EXERCISE BRIEF
Set down exactly the lines running from the line with "What is the separation" to the end of the listing below, both ends included.

INPUT FOR THIS TASK
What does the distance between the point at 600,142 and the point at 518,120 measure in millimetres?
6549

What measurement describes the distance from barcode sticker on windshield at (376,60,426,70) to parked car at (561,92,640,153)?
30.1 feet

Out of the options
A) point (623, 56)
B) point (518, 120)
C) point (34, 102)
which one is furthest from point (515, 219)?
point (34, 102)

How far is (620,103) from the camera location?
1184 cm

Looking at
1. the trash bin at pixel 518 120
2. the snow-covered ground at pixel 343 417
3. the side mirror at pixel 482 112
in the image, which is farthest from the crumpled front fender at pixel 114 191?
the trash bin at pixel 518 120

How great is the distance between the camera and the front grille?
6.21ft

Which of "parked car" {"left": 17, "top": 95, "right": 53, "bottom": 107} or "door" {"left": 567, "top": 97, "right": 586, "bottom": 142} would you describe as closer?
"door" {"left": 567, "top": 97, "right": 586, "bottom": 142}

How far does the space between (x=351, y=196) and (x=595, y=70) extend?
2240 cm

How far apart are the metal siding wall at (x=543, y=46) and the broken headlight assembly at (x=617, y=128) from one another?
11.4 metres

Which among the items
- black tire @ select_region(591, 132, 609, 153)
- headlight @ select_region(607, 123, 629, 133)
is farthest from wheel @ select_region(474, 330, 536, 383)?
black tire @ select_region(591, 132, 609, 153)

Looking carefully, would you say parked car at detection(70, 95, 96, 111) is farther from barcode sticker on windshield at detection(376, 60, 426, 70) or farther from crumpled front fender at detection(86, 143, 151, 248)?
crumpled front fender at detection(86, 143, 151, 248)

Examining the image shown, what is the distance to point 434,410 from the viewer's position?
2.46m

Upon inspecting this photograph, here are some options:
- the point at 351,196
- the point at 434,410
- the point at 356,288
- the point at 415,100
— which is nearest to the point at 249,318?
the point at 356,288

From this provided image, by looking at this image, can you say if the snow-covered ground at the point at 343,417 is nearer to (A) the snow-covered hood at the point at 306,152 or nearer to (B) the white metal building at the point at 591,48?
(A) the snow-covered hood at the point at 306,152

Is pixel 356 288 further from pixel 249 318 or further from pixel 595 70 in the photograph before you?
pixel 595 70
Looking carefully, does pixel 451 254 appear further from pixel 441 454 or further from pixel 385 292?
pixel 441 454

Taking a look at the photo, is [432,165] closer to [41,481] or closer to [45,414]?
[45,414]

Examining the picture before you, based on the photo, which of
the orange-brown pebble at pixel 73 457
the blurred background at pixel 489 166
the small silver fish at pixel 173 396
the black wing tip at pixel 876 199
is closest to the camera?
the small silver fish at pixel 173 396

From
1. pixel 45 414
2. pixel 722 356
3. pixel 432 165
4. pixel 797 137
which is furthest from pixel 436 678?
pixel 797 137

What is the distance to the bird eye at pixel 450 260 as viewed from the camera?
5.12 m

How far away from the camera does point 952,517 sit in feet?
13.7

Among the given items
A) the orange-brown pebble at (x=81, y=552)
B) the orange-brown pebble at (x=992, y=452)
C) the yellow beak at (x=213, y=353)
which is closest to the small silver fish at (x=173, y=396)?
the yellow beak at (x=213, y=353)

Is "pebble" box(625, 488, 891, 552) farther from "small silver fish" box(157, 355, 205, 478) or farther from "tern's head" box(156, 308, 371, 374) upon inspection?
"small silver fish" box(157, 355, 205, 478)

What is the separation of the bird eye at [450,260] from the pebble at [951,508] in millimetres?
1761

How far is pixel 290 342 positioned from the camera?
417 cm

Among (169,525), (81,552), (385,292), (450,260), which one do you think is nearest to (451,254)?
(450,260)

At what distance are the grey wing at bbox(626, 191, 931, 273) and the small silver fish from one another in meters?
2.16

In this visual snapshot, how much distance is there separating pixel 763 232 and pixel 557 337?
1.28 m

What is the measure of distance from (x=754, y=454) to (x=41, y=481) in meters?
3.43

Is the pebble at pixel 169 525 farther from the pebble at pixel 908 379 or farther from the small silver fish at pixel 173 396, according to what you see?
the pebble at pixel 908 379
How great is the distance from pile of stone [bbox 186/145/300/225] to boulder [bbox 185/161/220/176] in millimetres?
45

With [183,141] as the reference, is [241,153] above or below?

EXERCISE SOLUTION
What is the separation of the bird eye at [450,260] from the pebble at [951,508] in millimetres?
1761

How far is pixel 290 342 positioned from the camera?
417 cm

Among (169,525), (81,552), (385,292), (450,260), which one do you think is nearest to (451,254)?
(450,260)

At what distance are the grey wing at bbox(626, 191, 931, 273) and the small silver fish from one another in meters?
2.16

In this visual snapshot, how much distance is there separating pixel 763 232 and pixel 557 337?
1.28 m

What is the measure of distance from (x=754, y=454) to (x=41, y=481) in meters?
3.43

Is the pebble at pixel 169 525 farther from the pebble at pixel 908 379 or farther from the small silver fish at pixel 173 396, according to what you see?
the pebble at pixel 908 379
How great is the distance from pile of stone [bbox 186/145/300/225] to boulder [bbox 185/161/220/176] in millimetres?
45

With [183,141] as the reference, is [241,153] above or below?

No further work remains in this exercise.